そうしてヘリが墜落して行った方角を目指して歩き始めたが、なかなか合流できないでいた。
やはりヘリの移動距離を歩いていくのは大変だ。けれども救難信号はヘリが出してるだろうし俺達がヘリへと行かないと、どっちにしろ帰れない。恐らくさっきの出撃メンバーの残りが俺達を追いかけ、残りが待機といったところか。
「ミサキ、さっきの隷属魔法の話なんだけど、解きたいんだろ」
「そりゃね、でもあんな人たちの言うこと信じられないし」
「それな、もしかしたら俺、解除できるかもしれないぞ」
そう言うとミサキは今まで見たことないぐらいの驚いた表情を見せた。
「うそ、クオンくん、それって本当!」
「分からないけど試してみよう」
「わ、分かった。クオンくんが言うなら信じられるよ」
「それじゃついでに、少し休憩をとるか」
そうして二人で岩へと腰を掛け、ミサキの方を向きアナライズを掛けてみる。
前にも見たことはあるがステータス的には正常だな。
けれど隷属魔法の存在を知った今ならさらにできることがある。
俺は自身に偽装を見破るスキルを掛け、注意深くステータスを見ていく。
すると、ステータス異常ではなく仲間アイコン部分に隷属の文字を発見した。
なるほど、これだとステータス異常を回復される魔法でも隷属が解けないわけか。
なら、これを使えばいい。
テイマー用のスキルだが、これを使えば仲間アイコンの異常を正常に戻せるはずだ。
それをミサキに使ってみると、隷属の文字はなくなっていた。
「ミサキ、終わったぞ」
「えっ、本当!? 自分じゃわからないけど」
「確か自覚症状はないんだったよな。でも大丈夫だ」
「うーん、いまいち実感ないけどありがとクオンくん!」
「よかったな、これで自由になれたわけだが小隊は抜けるのか」
「まさか、ユナもクオンくんもいるし抜けないよ」
「だったら俺とユナも小隊を抜けたらどうするんだ」
あながち、もしもの話でもない。
中央に戻ったら、帝国のことをもう少し調べてみようと思う。
いままでは少し受け身過ぎたのかも知れない。隷属魔法のことも教えてくれなかったし、あのジジイはまだいろいろ何か隠しているはずだ。

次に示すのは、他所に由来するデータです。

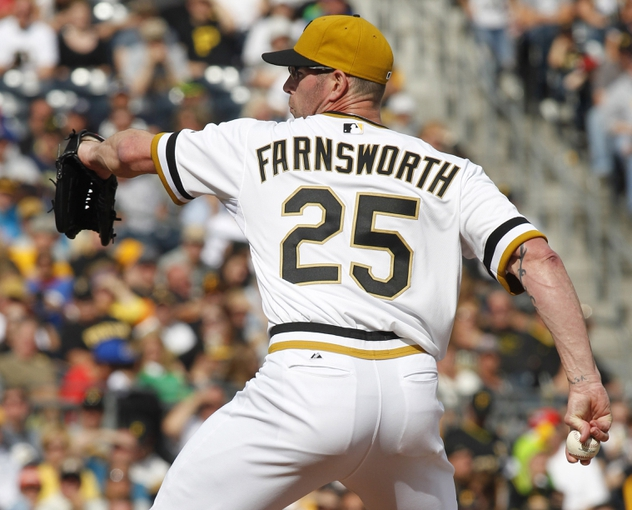 Sep 15, 2013; Pittsburgh, PA, USA; Pittsburgh Pirates relief pitcher Kyle Farnsworth (25) pitches against the Chicago Cubs during the eighth inning at PNC Park. The Pittsburgh Pirates won 3-2. Mandatory Credit: Charles LeClaire-USA TODAY Sports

「そしたら冒険者っていうのになってみようかな。ほら、こんな魔法もあってすごい世界なのに、ずっと帝国に閉じ込められてる気分だったから、凄く勿体ないなって思ってたんだ」
ミサキって家庭的な割に意外とそういうのも好きなんだな。
趣味が合うかも知れない。俺はミサキほど外の世界に出たいって気持ちはないけど、それでも冒険モノのゲームは好きだったし。もし帝国を出るときが来たらミサキと一緒に世界を回ってみるのも悪くない。ユナもついて来るだろうし、ラナヴルも責任をもってちゃんと連れて行こう。
「だったら俺も一緒に行こう」
「ホント! それは楽しみだね」
そして、しばらく休憩をして再びヘリを目指して歩き出す。
その途中、捜索に来ていたラナヴルたちを合流することができ、ヘリに戻ることができた。
「クオンさん、よかったです無事で」
合流した途端、ユナが駆け寄ってきた。
「ああ、なんとか逃げ切ることができたよ」
そう言ったときミサキと目が合うが、なんだか少し嬉しそう。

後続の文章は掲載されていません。